Iranian Water Research Journal

Iranian Water Research Journal

Modeling Streamflow During the Snowmelt-Dominated Period Using LSTM and ERA5-LAND Reanalysis Data (A Case Study: The Snow-Covered Bazoft Basin)

Document Type : Original Article

Authors
1 Ph D. Student of Faculty of Water and Environmental Engineering, Shahid Chamran University of Ahvaz, Ahvaz, Iran.
2 Associate Professor, Faculty of Water and Environmental Engineering, Shahid Chamran University of Ahvaz, Ahvaz, Iran
3 Assistant Professor, Faculty of Water and Environmental Engineering, Shahid Chamran University of Ahvaz, Ahvaz, Iran
10.22034/iwrj.2026.14932.2634
Abstract
Introduction

Mountain snow reserves are a crucial component of the hydrological cycle in high-altitude basins, supplying a substantial portion of river flow during the warm season. Forecasting discharge during the snowmelt-dominated period is therefore essential for water resource management and flood mitigation, a challenge intensified by climate change impacts on melt timing. While physically-based and conceptual temperature-index models are common, they face limitations due to data scarcity or an inability to capture complex, non-linear melt-runoff processes. Consequently, this study employs a data-driven approach using a Long Short-Term Memory (LSTM) deep learning network to model the non-linear temporal dynamics of snowmelt. Specifically, an LSTM model was developed and evaluated to forecast daily discharge during the snowmelt period in the data-scarce, snow-fed Bazoft Basin, Iran. To address the lack of in-situ data, meteorological time series from the ERA5 reanalysis product were utilized as model inputs. The results demonstrate the LSTM model's effectiveness in learning the long-term dependencies between snowmelt processes and streamflow, offering a robust framework for seasonal runoff prediction in snow-dominated regions to support sustainable water management.

Materials and Methods

This study was conducted in the snow-covered Bazoft Basin, located in the northern Karun River catchment, Iran (31.6°–32.65° N, 49.56°–50.46° E). The basin experiences snow accumulation from December to March, with the snowmelt-dominated period occurring from mid-February to April, during which snowmelt is the

primary contributor to streamflow. Daily streamflow data from the Landi hydrometric station were used as the target variable.
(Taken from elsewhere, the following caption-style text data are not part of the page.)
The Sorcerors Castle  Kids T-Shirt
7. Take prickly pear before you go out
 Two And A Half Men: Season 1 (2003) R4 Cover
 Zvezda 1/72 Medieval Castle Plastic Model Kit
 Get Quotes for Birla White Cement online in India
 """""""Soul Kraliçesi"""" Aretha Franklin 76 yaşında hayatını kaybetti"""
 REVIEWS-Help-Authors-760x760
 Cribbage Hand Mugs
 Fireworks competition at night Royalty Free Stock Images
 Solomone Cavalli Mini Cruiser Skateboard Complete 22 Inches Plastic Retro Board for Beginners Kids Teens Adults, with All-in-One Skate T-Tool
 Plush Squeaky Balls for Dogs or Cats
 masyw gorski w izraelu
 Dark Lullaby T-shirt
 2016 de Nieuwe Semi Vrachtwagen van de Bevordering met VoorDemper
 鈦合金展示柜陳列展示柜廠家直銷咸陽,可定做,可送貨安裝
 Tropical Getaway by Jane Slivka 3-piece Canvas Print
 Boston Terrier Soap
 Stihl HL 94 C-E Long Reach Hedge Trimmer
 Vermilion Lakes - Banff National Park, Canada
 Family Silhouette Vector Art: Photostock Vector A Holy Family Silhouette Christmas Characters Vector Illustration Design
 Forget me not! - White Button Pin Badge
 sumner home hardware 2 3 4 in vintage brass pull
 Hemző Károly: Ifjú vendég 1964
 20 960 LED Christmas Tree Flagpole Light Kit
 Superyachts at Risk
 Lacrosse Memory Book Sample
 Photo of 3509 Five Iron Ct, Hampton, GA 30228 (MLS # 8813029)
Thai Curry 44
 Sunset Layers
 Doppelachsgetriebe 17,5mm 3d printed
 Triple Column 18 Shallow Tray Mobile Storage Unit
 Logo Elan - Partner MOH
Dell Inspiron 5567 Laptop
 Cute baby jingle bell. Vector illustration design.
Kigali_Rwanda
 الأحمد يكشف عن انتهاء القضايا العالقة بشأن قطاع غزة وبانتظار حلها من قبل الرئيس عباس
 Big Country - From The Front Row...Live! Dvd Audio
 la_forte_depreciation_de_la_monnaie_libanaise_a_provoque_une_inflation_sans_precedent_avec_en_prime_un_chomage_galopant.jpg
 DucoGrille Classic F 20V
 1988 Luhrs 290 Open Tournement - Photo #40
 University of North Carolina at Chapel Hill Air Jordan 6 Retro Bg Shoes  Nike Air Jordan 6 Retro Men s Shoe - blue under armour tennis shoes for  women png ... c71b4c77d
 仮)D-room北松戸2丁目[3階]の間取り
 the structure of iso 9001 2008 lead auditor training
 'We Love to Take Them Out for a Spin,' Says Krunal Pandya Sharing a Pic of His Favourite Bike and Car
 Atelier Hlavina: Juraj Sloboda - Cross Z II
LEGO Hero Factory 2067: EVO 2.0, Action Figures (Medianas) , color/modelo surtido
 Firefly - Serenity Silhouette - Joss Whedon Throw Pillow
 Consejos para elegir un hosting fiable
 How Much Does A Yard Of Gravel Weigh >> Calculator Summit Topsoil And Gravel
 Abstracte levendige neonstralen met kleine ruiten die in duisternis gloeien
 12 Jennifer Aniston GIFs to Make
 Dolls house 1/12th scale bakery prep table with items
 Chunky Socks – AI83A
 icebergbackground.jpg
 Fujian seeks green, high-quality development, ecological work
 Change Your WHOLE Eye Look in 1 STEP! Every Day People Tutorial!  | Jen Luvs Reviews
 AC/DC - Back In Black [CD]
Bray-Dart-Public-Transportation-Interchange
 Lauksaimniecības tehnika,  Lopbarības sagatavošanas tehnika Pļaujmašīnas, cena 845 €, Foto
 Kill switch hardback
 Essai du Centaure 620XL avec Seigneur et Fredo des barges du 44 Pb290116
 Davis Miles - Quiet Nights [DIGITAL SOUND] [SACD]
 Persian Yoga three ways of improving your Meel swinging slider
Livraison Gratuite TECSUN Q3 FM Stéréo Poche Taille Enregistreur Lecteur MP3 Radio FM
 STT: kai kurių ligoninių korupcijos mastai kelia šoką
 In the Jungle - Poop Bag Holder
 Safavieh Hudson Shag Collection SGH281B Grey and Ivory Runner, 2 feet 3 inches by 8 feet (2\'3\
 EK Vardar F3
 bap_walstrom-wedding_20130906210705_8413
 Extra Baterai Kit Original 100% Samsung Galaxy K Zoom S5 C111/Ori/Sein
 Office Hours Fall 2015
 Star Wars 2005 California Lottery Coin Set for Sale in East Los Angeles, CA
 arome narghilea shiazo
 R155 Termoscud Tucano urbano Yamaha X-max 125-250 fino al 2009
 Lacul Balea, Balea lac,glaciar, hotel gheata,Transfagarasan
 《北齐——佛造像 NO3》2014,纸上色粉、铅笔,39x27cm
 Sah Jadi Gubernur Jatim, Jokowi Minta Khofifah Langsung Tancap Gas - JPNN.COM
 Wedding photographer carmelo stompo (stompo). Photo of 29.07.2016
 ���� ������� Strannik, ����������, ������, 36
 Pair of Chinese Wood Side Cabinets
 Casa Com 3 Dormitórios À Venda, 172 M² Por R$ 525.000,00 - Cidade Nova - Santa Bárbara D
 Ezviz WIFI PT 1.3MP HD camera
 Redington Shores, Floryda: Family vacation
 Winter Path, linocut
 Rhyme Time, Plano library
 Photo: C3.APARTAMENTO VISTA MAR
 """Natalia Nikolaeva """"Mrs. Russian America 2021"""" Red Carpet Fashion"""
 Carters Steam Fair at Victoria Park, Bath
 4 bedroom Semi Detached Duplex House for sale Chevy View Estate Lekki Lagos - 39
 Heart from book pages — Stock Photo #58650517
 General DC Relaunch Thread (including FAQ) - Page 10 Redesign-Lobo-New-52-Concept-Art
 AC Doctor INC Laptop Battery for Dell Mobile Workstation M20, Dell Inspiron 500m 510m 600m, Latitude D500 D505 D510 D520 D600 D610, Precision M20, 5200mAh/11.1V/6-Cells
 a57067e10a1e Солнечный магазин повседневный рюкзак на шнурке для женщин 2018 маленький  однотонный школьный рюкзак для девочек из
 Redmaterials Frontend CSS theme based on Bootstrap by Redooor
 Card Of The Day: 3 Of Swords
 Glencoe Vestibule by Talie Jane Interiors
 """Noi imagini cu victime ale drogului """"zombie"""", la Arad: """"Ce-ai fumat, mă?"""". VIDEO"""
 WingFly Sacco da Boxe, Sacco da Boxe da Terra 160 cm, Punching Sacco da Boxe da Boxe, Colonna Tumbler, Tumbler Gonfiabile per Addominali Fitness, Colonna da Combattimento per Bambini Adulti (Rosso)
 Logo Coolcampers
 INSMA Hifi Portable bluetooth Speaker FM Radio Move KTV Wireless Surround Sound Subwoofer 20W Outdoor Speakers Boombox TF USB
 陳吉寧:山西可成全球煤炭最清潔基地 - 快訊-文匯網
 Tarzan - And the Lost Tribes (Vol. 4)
Due to the scarcity of ground-based meteorological stations in this mountainous region, this study utilized the ERA5-LAND reanalysis dataset from the European Centre for Medium-Range Weather Forecasts (ECMWF). ERA5-LAND provides improved spatial resolution (9 km) compared to ERA5 (31 km) and has been extensively validated in previous studies over Iran, demonstrating high correlation with ground observations, particularly for temperature (R² > 0.95). The following daily variables were extracted: air temperature (T), precipitation (P), and snow water equivalent (SWE). The study period covered the water years 2014–2023.

The Gamma Test (GT), a non-parametric method for identifying the optimal input combination, was employed to select the most relevant input variables. Four different input combinations were evaluated: M1 (Q and SWE), M2 (Q, T, and SWE), M3 (Q, P, and SWE), and M4 (Q, P, T, and SWE). The combination with the minimum Gamma value and V-ratio was selected as the optimal input set.

A Long Short-Term Memory (LSTM) neural network was developed to model the non-linear, long-term temporal dependencies inherent in the snowmelt-runoff process. The LSTM architecture includes forget, input, and output gates that regulate information flow, enabling the network to retain relevant information over extended time steps. The model was implemented using the Keras framework. The dataset was randomly divided into training (80%) and testing (20%) subsets. Various hyperparameters were optimized, including the number of hidden layers (1–3), number of hidden units (10–40), and seven optimization algorithms (Adam, Adamax, SGD, RMSprop, Nadam, Adagrad, and Adadelta). Model performance was evaluated using the Nash-Sutcliffe Efficiency (NSE), Root Mean Square Error (RMSE), and Coefficient of Determination (R²).

Results and Discussion

The Gamma Test results identified the optimal input combination for LSTM modeling. Among the four evaluated combinations, M2 (discharge, temperature, and snow water equivalent) exhibited the minimum Gamma value (0.00151) and V-ratio (0.00412), indicating the smoothest input-output relationship with the lowest irreducible noise. Consequently, M2 was selected as the most appropriate input set for subsequent LSTM modeling.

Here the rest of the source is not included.